3. Carruthers BM, van de Sande MI, De Meirleir KL et al. Myalgic encephalomyelitis: International Consensus Criteria. J Intern Med 2011;270(4): 327-38. PMID: 21777306.

4. Carruthers BM, van de Sande MI, De Meirleir K, et al. Myalgic Encephalomyelitis – Adult & Paediatric: International Consensus Primer for Medical Practitioners. 2012.
 

alex3619

Senior Member
Messages
13,810
Location
Logan, Queensland, Australia
Do you have concrete data or a reference for this? This is something I really want to know, but don't necessarily have the wherewithal to look at hundreds of studies and see which definitions were used.
SEID is not a research definition. Its a clinical definition. As a result it would have to be modified/operationalized for SEID to be used in research. That will take time. Several years potentially. Then researchers will have to start using it. In the meantime the CCC will continue to be used. For some time after that, probably years, CCC and SEID are likely to be used side by side, just as CCC and Fukuda (with PEM) are now.

Most of the best research these days is CCC. When was the last time we saw anything good from Fukuda cohorts?

In the long term SEID is potentially a dud definition because the advancing science will make it obsolete. However this also applies to every other definition we have.

Now psych studies in the UK still use Oxford. That is likely to continue as they seem cut off from the main research. Or when they use other criteria they use operationalized versions that turn the criteria into something almost unrecognizable, like they did with the London ME criteria in the PACE trial.
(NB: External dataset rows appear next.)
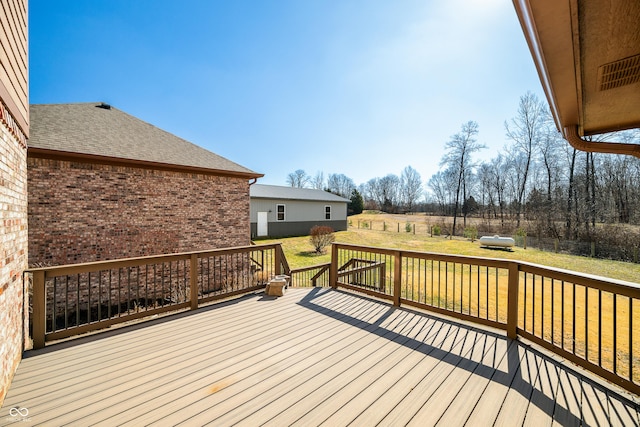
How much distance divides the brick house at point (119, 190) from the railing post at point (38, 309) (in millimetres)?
3985

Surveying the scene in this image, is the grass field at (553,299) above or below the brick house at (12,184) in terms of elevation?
below

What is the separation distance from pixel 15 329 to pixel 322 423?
329 centimetres

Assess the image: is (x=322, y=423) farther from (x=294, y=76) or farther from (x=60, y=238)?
(x=294, y=76)

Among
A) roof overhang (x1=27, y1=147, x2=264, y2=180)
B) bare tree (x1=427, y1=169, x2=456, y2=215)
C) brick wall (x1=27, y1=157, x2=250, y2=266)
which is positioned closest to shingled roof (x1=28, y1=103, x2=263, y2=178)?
roof overhang (x1=27, y1=147, x2=264, y2=180)

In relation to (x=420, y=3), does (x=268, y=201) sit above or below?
below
I think the P2P got this point right - its time for Oxford to be retired as a definition.

PS. So no, I don't have concrete data. Nobody is tracking this stuff. I put this reasoning out for commentary. If anyone has reason or evidence to think its wrong they can reply.
 

Ember

Senior Member
Messages
2,115
The IOM report is all about replacing Fukuda (the official government-sanctioned criteria) - it's not about not replacing CCC or ICC.
I think SEID is a rebadged ME definition. I am unsure if its a good one or a disaster though.
Such is the confusion surrounding the IOM Report. Why no clarity from the IOM Committee?
 

alex3619

Senior Member
Messages
13,810
Location
Logan, Queensland, Australia
@Bob comment on SEID replacing Fukuda, that is the bureaucratic angle. This is about what the bureaucracy is going to do.

My comment about SEID being rebadged ME is about the scientific side of clinical practice. Its a PEM mandatory definition. We just don't know if its a good one. If this goes ahead and is widely embraced then CFS is a dead definition. Its our researchers who choose what definitions to use in studies, though I do think SEID will creep in there over time so they can maximize funding opportunity. Like it or not research funding goes in fads, and SEID may be the fad of five years from now.

Of course, all of this is moot if HHS etc. decide to ignore the IOM report. In which case they will still support Fukuda. All the existing issues from that will still plague funding. The CDC toolkit will still be unfit for purpose. We will have to wait years for yet another political opportunity.

It would then be all up to our researchers to give us a robustly demonstrated treatment or biomarker.